In accordance with the present invention, there is provided a pile driver cushion for absoring the sharp force loading on the pile at the moment of impact by a ram during the operation of a pile driver. In one embodiment of the invention, the pile driver cushion is fabricated of a layer of knitted wire mesh formed into a spiral and constructed to retain its structural integrity during the pile driving operation. In another embodiment of the invention, the pile driver cushion is fabricated of a layer of knitted polymeric and metallic wires.
In one particular construction of the invention, the pile driver cushion is fabricated from knitted mesh which is compressed into a flexible strip of uniform resiliency and wound in a spiral to form a circular pad. A circular plate having a plurality of tabs extending from its surface supports one surface of the pad. A band is wrapped around the periphery of the pad to prevent the unwinding of the pad. The pad is secured to the support plate by the plurality of tabs which are bent over the top edge of the pad. For pads constructed of knitted wire mesh, the circular band and circular plate are encapsulated with epoxy to maintain the integrity of the assembly during use and handling. Epoxy encapsulation or other forms of coating compatible with the particular polymeric could be used.
BRIEF DESCRIPTION OF THE DRAWINGS
The above brief description as well as further objects and features and advantages of the present system will be more fully understood by reference to the following detailed description of a presently preferred nonetheless illustrative pile driver cushion in accordance with the present invention when taken in conjunction with the accompanying drawings, wherein:
FIG. 1 is a partially sectioned, side elevation of a pile driver apparatus including a pile driver helmet in place on top of a pile with a plurality of pile driver cushions constructed according to the present invention, positioned in the helmet to absorb the shock of the pile driver ram;
FIG. 2 is a perspective view of one embodiment of a pile driver cushion fabricated from knitted mesh according to the present invention;
FIG. 3 is an exploded perspective view of the components of the pile driver cushion prior to assembly;
FIG. 4 is a perspective view of the pile driver cushion as shown in FIG. 3 after assembly;
FIG. 5 is a perspective view of a fabricated pile driver cushion formed from knitted wire mesh after encapsulation in epoxy; and
FIG. 6 is a side sectional view taken along lines 5--5 in FIG. 5 showing the construction of one embodiment of the fully assembled pile driver cushion according to the present invention.
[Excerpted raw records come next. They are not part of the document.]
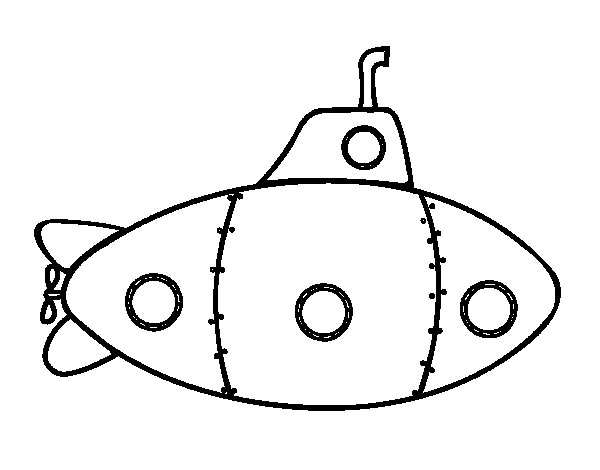 Military Submarine Coloring Page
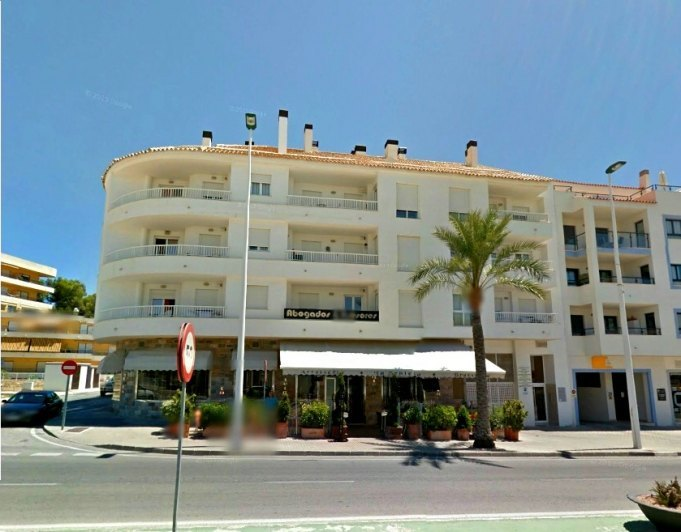 4 Bedroom Apartment in Moraira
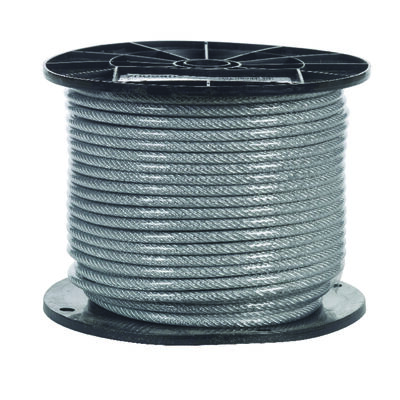 Campbell Chain Galvanized Steel Aircraft Cable 3/16 in. Dia. x 250 ft. L
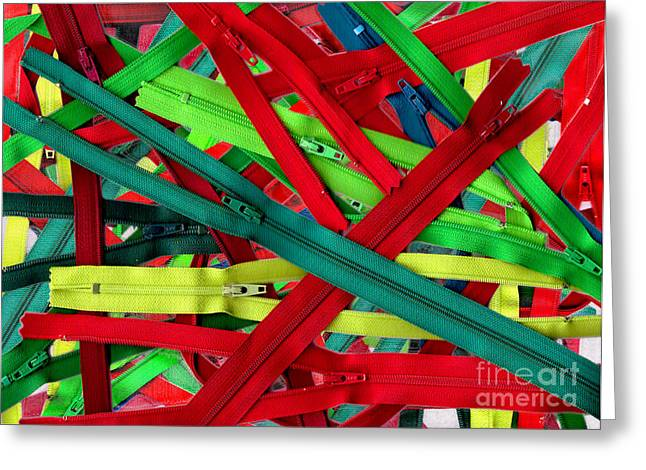 Zipper Greeting Cards - Christmas Zippers Greeting Card by Nancy Mueller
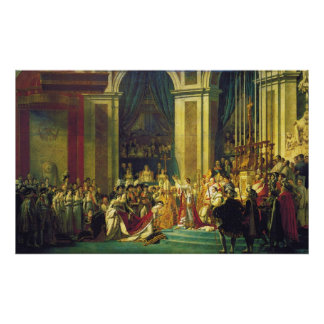 The Coronation of Napoleon by Jacques Louis David Poster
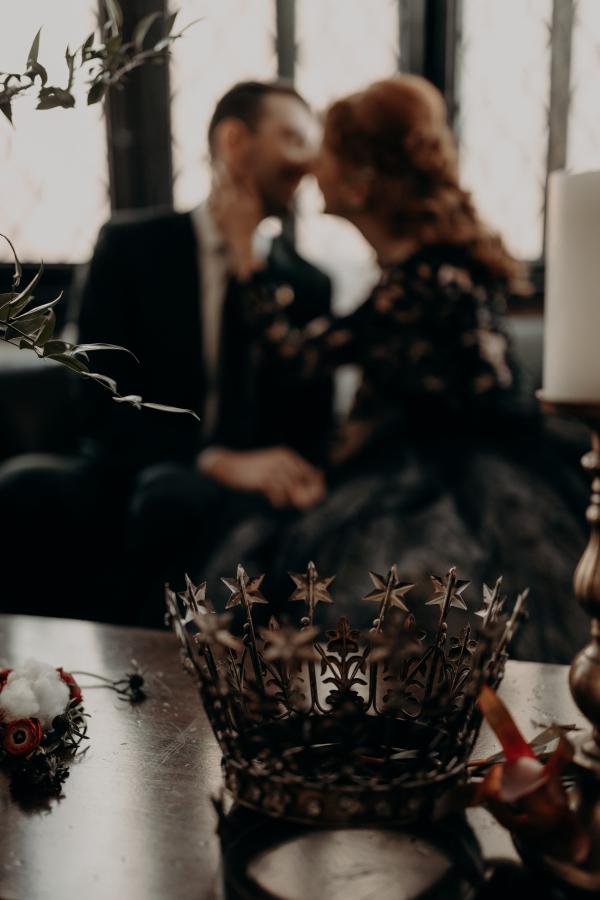Game of Thrones Wedding Inspiration (37)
DETAILED DESCRIPTION OF THE PREFERRED EMBODIMENT
Referring to FIG. 1, a pile driver apparatus 100 is shown generally incorporating a plurality of pile driver cushions 122a-122d according to this invention. A pile 102 of timber, steel or reinforced concrete is located on ground 104, onshore or offshore, to be driven into the ground. Pile driver apparatus 100 utilizes a steam, compressed air or diesel operated cylinder 106 to operate falling weight 108 which has attached at one end thereof a pile driver ram 110. The rising and falling of weight 108 is guided by vertical guideposts 112.
In operation, cylinder 106 operates to raise weight 108 and ram 110 upward in a vertical direction to a point where cylinder 106 releases weight 108, which under the force of steam or compressed air pressure or through diesel operation is driven down to impart a striking force to the top of pile 102 by ram 110.
To prevent destruction of end 116 of pile 102 by the action of ram 110, a helmet 114 is provided to absorb the force of the ram's impact. Helmet 114 is shaped on its underside to conform to the dimensions or configurations of end 116 of pile 102. Helmet 114 is further provided at its top side with a circular recess 118 in which is placed a plurality of pile driver cushions 122a-122d and a striker plate 124.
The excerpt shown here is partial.